Excerpt from a dataset:
## START

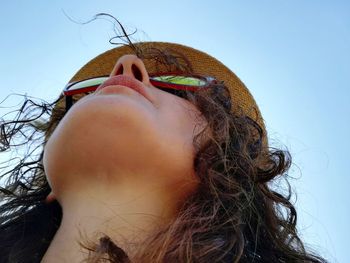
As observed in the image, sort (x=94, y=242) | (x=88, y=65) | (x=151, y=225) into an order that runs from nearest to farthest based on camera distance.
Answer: (x=94, y=242), (x=151, y=225), (x=88, y=65)

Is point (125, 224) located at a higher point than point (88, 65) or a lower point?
lower

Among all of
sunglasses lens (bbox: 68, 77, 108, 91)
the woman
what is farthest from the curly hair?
sunglasses lens (bbox: 68, 77, 108, 91)

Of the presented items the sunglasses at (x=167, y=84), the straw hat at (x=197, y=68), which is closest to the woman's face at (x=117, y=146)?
the sunglasses at (x=167, y=84)

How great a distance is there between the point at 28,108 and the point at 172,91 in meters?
1.02

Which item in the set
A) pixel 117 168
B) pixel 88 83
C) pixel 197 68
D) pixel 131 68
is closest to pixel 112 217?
pixel 117 168

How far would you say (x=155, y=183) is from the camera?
6.19 ft

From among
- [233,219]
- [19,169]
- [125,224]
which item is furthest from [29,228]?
[233,219]

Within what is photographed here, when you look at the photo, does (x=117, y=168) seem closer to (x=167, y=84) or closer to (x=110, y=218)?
(x=110, y=218)

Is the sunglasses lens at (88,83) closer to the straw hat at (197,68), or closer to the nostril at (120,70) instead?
the nostril at (120,70)

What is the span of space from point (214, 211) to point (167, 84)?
0.69m

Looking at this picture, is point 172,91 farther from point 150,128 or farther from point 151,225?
point 151,225

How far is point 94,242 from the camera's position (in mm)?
1703

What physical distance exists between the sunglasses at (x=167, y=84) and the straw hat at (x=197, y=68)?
0.33 meters

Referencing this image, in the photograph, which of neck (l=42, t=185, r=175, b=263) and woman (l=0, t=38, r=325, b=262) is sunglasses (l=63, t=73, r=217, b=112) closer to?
woman (l=0, t=38, r=325, b=262)
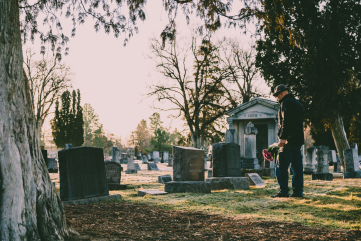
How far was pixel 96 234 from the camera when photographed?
3217 millimetres

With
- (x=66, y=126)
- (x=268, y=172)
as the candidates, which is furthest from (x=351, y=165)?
(x=66, y=126)

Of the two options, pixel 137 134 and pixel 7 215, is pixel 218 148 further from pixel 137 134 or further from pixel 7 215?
pixel 137 134

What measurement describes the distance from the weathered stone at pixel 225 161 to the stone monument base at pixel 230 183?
353 mm

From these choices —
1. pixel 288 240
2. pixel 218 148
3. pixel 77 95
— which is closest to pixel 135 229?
pixel 288 240

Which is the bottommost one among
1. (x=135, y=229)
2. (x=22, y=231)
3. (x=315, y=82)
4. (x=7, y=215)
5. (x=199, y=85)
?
(x=135, y=229)

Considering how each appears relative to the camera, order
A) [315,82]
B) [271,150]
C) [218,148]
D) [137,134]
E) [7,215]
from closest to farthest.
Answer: [7,215]
[271,150]
[218,148]
[315,82]
[137,134]

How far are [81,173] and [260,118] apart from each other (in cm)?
1799

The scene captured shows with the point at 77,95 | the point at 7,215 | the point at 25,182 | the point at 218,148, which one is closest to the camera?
the point at 7,215

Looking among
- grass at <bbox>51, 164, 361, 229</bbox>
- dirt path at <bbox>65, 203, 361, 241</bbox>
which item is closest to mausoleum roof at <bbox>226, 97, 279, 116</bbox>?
grass at <bbox>51, 164, 361, 229</bbox>

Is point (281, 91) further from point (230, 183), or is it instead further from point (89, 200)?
point (89, 200)

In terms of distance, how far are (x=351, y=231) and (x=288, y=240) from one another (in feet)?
2.80

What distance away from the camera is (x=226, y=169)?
28.5ft

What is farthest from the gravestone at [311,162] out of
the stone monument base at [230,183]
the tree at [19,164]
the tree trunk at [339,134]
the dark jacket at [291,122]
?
the tree at [19,164]

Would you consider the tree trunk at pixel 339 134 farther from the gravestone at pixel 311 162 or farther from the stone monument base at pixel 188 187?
the stone monument base at pixel 188 187
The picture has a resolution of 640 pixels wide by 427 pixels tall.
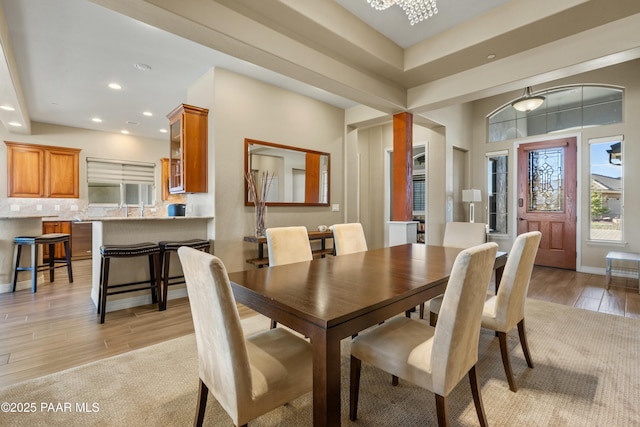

## END

EXERCISE OBJECTIVE -
Copy all of the lines above word for word, leaving out the pictures.

ANSWER IN FULL -
As observed in the image, sort (x=94, y=242) | (x=88, y=65) | (x=151, y=225) into an order that runs from nearest to farthest based on camera distance.
Answer: (x=94, y=242), (x=151, y=225), (x=88, y=65)

Is point (125, 224) located at a higher point than point (88, 65) or a lower point?
lower

Among all of
sunglasses lens (bbox: 68, 77, 108, 91)
the woman
what is farthest from the curly hair?
sunglasses lens (bbox: 68, 77, 108, 91)

Of the presented items the sunglasses at (x=167, y=84), the straw hat at (x=197, y=68), which is closest to the woman's face at (x=117, y=146)?
the sunglasses at (x=167, y=84)

How great a distance is there between the point at 28,108 and the point at 172,91 in meters?
1.02

Which item in the set
A) pixel 117 168
B) pixel 88 83
C) pixel 197 68
D) pixel 131 68
is closest to pixel 112 217?
pixel 117 168

How far would you say (x=155, y=183) is from the camera?
6.19 ft

From among
- [233,219]
- [19,169]
- [125,224]
which item is furthest from [29,228]?
[233,219]

Within what is photographed here, when you look at the photo, does (x=117, y=168) seem closer to (x=167, y=84) or closer to (x=110, y=218)?
(x=110, y=218)

Is the sunglasses lens at (88,83) closer to the straw hat at (197,68), or closer to the nostril at (120,70) instead?
the nostril at (120,70)

What is the span of space from point (214, 211) to point (167, 84)?
0.69m

Looking at this picture, is point 172,91 farther from point 150,128 or farther from point 151,225?
point 151,225

How far is point 94,242 from the camera's position (in mm)?
1703

What physical distance exists between the sunglasses at (x=167, y=84) and the straw hat at (x=197, y=68)?
0.33 meters

Referencing this image, in the photograph, which of neck (l=42, t=185, r=175, b=263) and woman (l=0, t=38, r=325, b=262) is sunglasses (l=63, t=73, r=217, b=112) closer to?
woman (l=0, t=38, r=325, b=262)
How far was pixel 96 234 from the camera when photographed?
3217 millimetres

With
- (x=66, y=126)
- (x=268, y=172)
as the candidates, which is furthest from (x=351, y=165)?
(x=66, y=126)

Of the two options, pixel 137 134 and pixel 7 215, is pixel 218 148 further from pixel 137 134 or further from pixel 7 215?
pixel 137 134

What measurement describes the distance from the weathered stone at pixel 225 161 to the stone monument base at pixel 230 183?
353 mm

From these choices —
1. pixel 288 240
2. pixel 218 148
3. pixel 77 95
— which is closest to pixel 135 229?
pixel 288 240

Which is the bottommost one among
1. (x=135, y=229)
2. (x=22, y=231)
3. (x=315, y=82)
4. (x=7, y=215)
5. (x=199, y=85)
?
(x=135, y=229)

Considering how each appears relative to the camera, order
A) [315,82]
B) [271,150]
C) [218,148]
D) [137,134]
E) [7,215]
from closest to farthest.
Answer: [7,215]
[271,150]
[218,148]
[315,82]
[137,134]

How far are [81,173] and [260,118] apart from each other (in cm)?
1799

The scene captured shows with the point at 77,95 | the point at 7,215 | the point at 25,182 | the point at 218,148, which one is closest to the camera?
the point at 7,215

Looking among
- grass at <bbox>51, 164, 361, 229</bbox>
- dirt path at <bbox>65, 203, 361, 241</bbox>
which item is closest to mausoleum roof at <bbox>226, 97, 279, 116</bbox>?
grass at <bbox>51, 164, 361, 229</bbox>

Is point (281, 91) further from point (230, 183), or is it instead further from point (89, 200)?
point (89, 200)

In terms of distance, how far are (x=351, y=231) and (x=288, y=240) from one another (in feet)?
2.80

What distance away from the camera is (x=226, y=169)?
28.5ft

What is farthest from the gravestone at [311,162] out of
the stone monument base at [230,183]
the tree at [19,164]
the tree trunk at [339,134]
the dark jacket at [291,122]
?
the tree at [19,164]

Would you consider the tree trunk at pixel 339 134 farther from the gravestone at pixel 311 162 or farther from the stone monument base at pixel 188 187?
the stone monument base at pixel 188 187
The picture has a resolution of 640 pixels wide by 427 pixels tall.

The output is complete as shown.